New York artist tells how she achieved high ranking on Google for Abstract Art.


Ithaca, NY -- (SBWIRE) -- 02/24/2006 -- If you search on Google for the term “abstract art,” Lynne Taetzsch’s website will be the first single artist’s site that shows up out of over 90 million entries. This is a coveted position to be in, and Lynne has been working on it since she started her website eight years ago.

Lynne named her site Artbylt.Com (art by L.T.) because she thought people would have a lot of trouble spelling and pronouncing her last name. But she is determined to make “Taetzsch” a household word, at least in households that have colorful abstract art hanging on their walls.

How did Lynne manage to get her site ranked so high? “The most important ingredient,” she says, “is to have quality content.” Content, in the case of search engines like Google and Yahoo, means text, not images, though you can find plenty of images of Lynne’s work on her site. Lynne is a writer as well as an artist, which helps her produce informative text about the painting process and other art issues.
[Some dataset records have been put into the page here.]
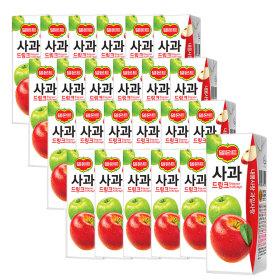 델몬트 사과 드링크 190ml x 24팩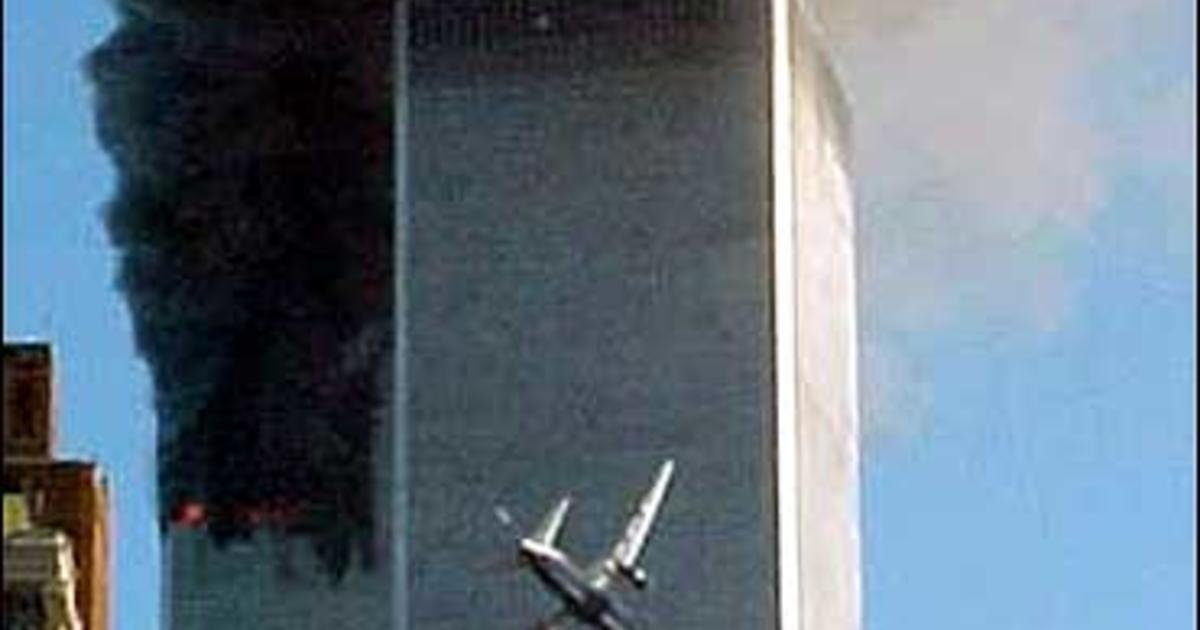 Twin Towers Weren T Faulty Report Cbs News
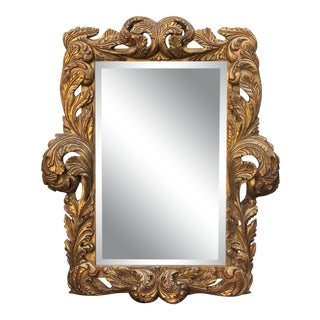 William Switzer - Dramatic Baroque Hand Carved Designer Gilt-Wood Mirror For Sale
The first article Lynne added to her website was about understanding abstract art. She felt that some people were intimidated by so-called “modern art” or confused about its value because they couldn’t find recognizable subject matter in it. Lynne explains clearly how to look at an abstract painting in order to find its visual and emotional impact.
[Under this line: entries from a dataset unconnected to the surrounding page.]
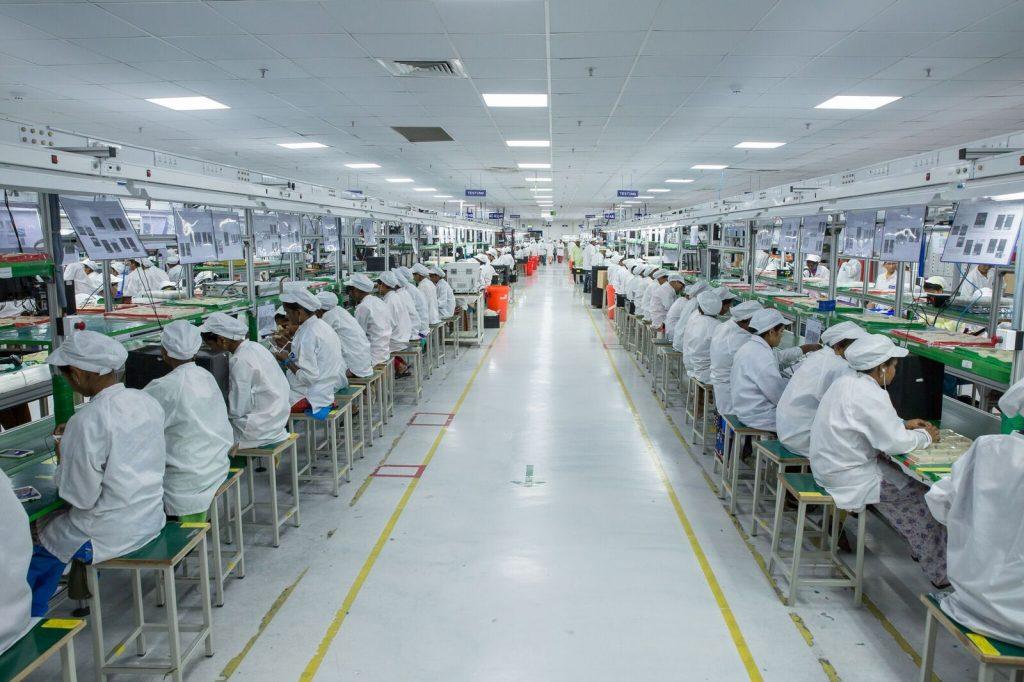 Xiaomi заявляет, что в ближайшее время откроет 3 новых завода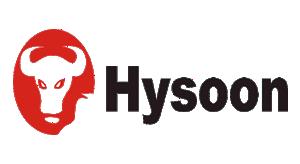 Hysoon Controlo Acesso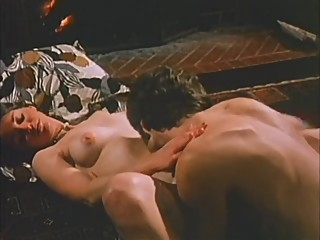 Ceremony The Ritual of Love (1976) interracial anal lesbian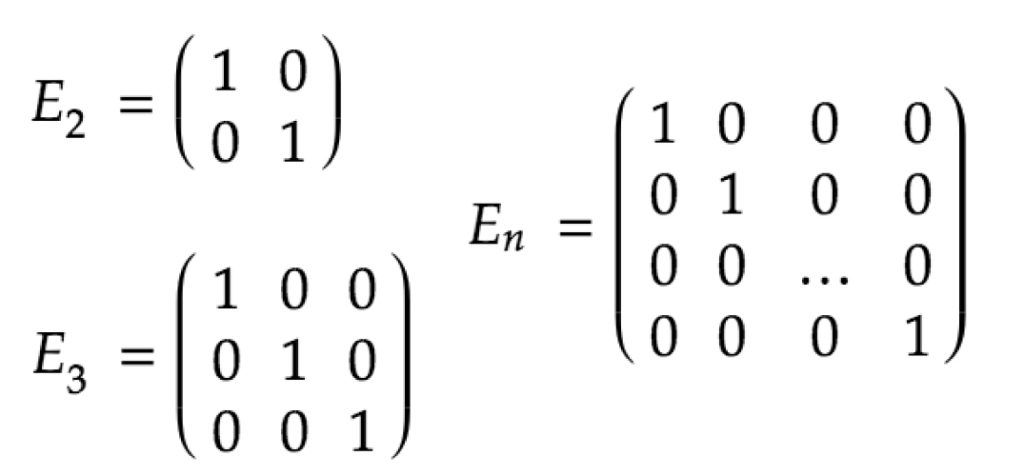array-matrix-creation11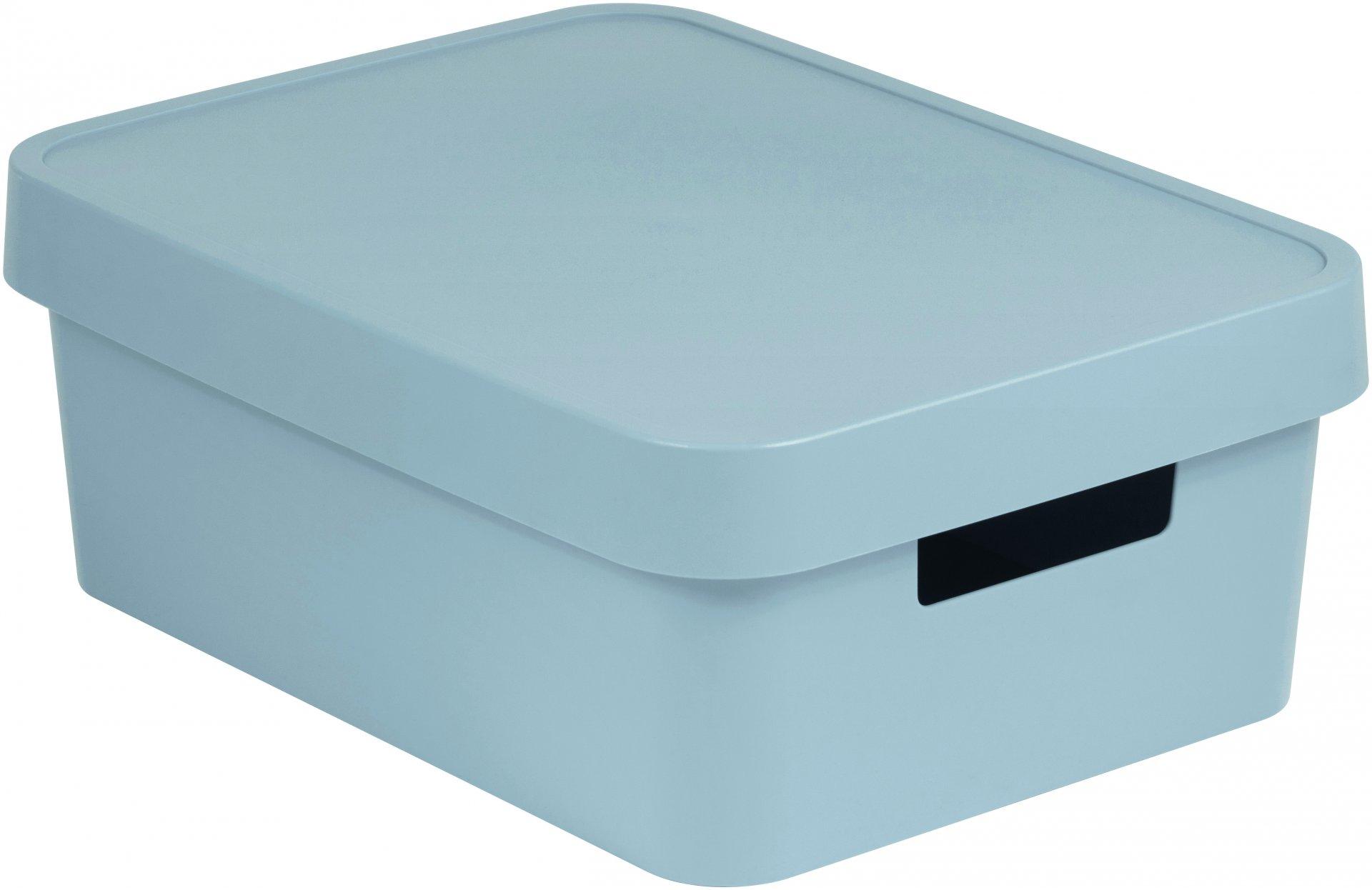 Curver Úložný box INFINITY 11l s víkem šedý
Another part of Lynne’s content that viewers seem to love is a brief autobiography about her development as an artist. When people get to know the person behind the art, it helps them to understand and appreciate it.

Lynne hears from young artists all the time who view her as an inspiration. Art students from grade school to university do reports on her for school projects, and she is happy to help them when they email her with questions.

“Thanks to my website, I’ve had many interesting contacts from people around the world,” Lynne says. One was a composer in Brazil who is making a video utilizing more than twenty of Lynne’s paintings. He will compose music to complement the images. Another, Bob Hogge, was a painter like herself. Several years after they “met” online, Bob is opening a gallery in Chelsea and will include Lynne’s work in a group show there this April.

“The internet is all about connections,” Lynne says, “but people have to find you first.” Artbylt.Com’s ranking on Google helps everyone interested in abstract art to find her.